▽

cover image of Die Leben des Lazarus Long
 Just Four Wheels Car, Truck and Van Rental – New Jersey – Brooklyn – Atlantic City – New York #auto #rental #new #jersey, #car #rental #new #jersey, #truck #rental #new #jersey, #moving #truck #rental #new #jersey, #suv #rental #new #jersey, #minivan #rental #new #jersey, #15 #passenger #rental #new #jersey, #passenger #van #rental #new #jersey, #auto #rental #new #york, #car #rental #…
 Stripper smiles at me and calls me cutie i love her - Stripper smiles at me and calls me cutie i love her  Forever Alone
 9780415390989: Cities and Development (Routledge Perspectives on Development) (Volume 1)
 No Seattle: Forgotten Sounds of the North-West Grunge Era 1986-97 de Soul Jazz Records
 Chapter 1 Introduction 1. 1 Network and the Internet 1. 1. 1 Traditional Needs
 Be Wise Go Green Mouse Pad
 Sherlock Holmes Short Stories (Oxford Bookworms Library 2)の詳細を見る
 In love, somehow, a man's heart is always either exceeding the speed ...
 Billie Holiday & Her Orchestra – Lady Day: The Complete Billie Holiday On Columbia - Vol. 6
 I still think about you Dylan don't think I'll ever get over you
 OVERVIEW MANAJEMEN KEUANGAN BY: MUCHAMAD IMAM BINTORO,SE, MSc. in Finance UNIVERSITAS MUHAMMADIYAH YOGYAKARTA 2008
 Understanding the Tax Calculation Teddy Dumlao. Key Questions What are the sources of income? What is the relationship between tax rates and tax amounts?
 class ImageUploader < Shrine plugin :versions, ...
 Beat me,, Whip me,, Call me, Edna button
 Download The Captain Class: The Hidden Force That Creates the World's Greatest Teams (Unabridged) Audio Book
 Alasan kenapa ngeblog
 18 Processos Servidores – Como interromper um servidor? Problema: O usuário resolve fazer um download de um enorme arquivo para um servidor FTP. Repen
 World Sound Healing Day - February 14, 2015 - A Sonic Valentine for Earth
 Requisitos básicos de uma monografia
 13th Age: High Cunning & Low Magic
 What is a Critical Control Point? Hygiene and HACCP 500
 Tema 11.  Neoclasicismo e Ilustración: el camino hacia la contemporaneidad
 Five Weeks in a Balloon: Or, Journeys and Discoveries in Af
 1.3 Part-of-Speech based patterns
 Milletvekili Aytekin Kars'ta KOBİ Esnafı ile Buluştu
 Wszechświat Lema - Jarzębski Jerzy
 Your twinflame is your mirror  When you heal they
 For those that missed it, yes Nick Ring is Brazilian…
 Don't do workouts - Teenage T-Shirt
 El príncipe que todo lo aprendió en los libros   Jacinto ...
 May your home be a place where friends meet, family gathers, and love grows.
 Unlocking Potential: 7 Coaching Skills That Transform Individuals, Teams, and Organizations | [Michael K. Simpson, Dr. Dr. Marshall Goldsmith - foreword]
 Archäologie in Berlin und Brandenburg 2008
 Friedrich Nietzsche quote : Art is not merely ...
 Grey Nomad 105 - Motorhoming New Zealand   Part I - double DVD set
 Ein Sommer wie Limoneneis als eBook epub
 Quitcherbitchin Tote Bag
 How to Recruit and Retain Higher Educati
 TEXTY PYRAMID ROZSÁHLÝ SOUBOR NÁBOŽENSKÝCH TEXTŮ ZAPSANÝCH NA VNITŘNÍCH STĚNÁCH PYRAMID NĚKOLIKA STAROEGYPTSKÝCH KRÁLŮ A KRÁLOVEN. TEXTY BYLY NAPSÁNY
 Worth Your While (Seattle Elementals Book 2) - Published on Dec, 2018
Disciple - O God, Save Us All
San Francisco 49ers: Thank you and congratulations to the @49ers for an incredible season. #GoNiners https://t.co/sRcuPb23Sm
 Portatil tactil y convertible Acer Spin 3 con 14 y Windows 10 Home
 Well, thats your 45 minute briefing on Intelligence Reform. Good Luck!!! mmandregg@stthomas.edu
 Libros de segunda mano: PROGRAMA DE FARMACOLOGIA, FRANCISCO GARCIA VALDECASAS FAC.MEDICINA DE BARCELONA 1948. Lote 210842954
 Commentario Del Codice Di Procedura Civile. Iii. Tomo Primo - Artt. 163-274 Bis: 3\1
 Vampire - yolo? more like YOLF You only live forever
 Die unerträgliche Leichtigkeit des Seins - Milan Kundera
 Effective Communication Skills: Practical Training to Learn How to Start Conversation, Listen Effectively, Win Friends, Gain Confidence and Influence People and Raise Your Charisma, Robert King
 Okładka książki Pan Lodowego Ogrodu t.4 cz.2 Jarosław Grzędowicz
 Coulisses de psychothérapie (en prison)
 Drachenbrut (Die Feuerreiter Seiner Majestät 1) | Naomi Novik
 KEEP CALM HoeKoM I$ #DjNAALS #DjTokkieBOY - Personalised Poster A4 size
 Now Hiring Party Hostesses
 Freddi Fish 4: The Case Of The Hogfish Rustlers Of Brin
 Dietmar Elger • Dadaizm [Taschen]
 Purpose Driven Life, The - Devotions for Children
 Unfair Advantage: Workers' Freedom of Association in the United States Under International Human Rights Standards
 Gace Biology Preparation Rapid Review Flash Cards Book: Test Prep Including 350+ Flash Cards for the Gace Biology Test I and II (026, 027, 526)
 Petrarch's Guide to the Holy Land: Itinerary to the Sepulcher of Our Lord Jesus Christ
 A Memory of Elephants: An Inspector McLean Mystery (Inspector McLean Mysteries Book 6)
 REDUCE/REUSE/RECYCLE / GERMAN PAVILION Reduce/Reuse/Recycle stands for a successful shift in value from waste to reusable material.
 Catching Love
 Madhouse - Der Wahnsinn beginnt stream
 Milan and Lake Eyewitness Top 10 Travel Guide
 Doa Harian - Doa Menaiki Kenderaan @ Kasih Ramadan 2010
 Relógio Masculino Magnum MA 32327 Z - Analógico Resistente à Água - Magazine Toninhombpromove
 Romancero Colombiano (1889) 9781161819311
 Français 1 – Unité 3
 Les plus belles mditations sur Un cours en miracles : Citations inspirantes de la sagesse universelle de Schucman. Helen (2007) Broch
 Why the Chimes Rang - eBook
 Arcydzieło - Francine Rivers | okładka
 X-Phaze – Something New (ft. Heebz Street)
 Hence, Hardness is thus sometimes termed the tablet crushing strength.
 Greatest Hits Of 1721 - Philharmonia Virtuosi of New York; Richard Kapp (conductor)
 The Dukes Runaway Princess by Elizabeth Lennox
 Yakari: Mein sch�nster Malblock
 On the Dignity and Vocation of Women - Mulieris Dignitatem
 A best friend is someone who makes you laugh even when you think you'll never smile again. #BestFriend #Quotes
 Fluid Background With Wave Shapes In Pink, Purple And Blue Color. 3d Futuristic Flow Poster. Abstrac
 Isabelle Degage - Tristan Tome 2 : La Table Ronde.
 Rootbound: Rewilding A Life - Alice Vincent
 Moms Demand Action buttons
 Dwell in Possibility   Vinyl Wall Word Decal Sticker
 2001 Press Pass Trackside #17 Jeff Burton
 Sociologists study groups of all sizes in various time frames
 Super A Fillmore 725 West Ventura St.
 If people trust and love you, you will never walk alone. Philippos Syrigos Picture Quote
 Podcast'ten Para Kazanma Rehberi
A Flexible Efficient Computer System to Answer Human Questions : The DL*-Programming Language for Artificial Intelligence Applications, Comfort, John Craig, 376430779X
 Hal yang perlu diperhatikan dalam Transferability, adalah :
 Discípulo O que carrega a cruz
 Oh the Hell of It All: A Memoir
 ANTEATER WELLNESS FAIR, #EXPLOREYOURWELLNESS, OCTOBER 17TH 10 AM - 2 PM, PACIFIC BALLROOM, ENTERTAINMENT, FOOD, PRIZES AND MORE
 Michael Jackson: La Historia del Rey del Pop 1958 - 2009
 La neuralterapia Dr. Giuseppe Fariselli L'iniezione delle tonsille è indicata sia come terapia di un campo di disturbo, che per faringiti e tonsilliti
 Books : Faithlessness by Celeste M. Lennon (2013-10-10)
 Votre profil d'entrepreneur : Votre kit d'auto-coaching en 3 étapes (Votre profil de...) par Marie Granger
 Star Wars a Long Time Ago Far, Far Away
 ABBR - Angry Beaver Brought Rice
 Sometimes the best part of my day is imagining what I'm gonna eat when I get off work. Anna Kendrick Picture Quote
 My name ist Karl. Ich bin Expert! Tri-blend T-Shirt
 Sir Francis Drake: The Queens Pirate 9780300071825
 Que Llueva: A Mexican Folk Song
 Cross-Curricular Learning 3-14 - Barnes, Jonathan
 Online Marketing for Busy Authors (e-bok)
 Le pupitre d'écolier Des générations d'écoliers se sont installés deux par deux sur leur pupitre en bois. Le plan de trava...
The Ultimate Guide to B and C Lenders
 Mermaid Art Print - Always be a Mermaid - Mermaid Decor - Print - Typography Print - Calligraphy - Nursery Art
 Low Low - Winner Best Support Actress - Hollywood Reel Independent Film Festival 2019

△

(EXERCISE DIRECTIONS) What you give back should be exactly the lines of the data above from the line with "Relógio Masculino Magnum" through the line with "Podcast'ten Para Kazanma Rehberi", both of those included, and nothing more.

(EXERCISE SOLUTION)
 Relógio Masculino Magnum MA 32327 Z - Analógico Resistente à Água - Magazine Toninhombpromove
 Romancero Colombiano (1889) 9781161819311
 Français 1 – Unité 3
 Les plus belles mditations sur Un cours en miracles : Citations inspirantes de la sagesse universelle de Schucman. Helen (2007) Broch
 Why the Chimes Rang - eBook
 Arcydzieło - Francine Rivers | okładka
 X-Phaze – Something New (ft. Heebz Street)
 Hence, Hardness is thus sometimes termed the tablet crushing strength.
 Greatest Hits Of 1721 - Philharmonia Virtuosi of New York; Richard Kapp (conductor)
 The Dukes Runaway Princess by Elizabeth Lennox
 Yakari: Mein sch�nster Malblock
 On the Dignity and Vocation of Women - Mulieris Dignitatem
 A best friend is someone who makes you laugh even when you think you'll never smile again. #BestFriend #Quotes
 Fluid Background With Wave Shapes In Pink, Purple And Blue Color. 3d Futuristic Flow Poster. Abstrac
 Isabelle Degage - Tristan Tome 2 : La Table Ronde.
 Rootbound: Rewilding A Life - Alice Vincent
 Moms Demand Action buttons
 Dwell in Possibility   Vinyl Wall Word Decal Sticker
 2001 Press Pass Trackside #17 Jeff Burton
 Sociologists study groups of all sizes in various time frames
 Super A Fillmore 725 West Ventura St.
 If people trust and love you, you will never walk alone. Philippos Syrigos Picture Quote
 Podcast'ten Para Kazanma Rehberi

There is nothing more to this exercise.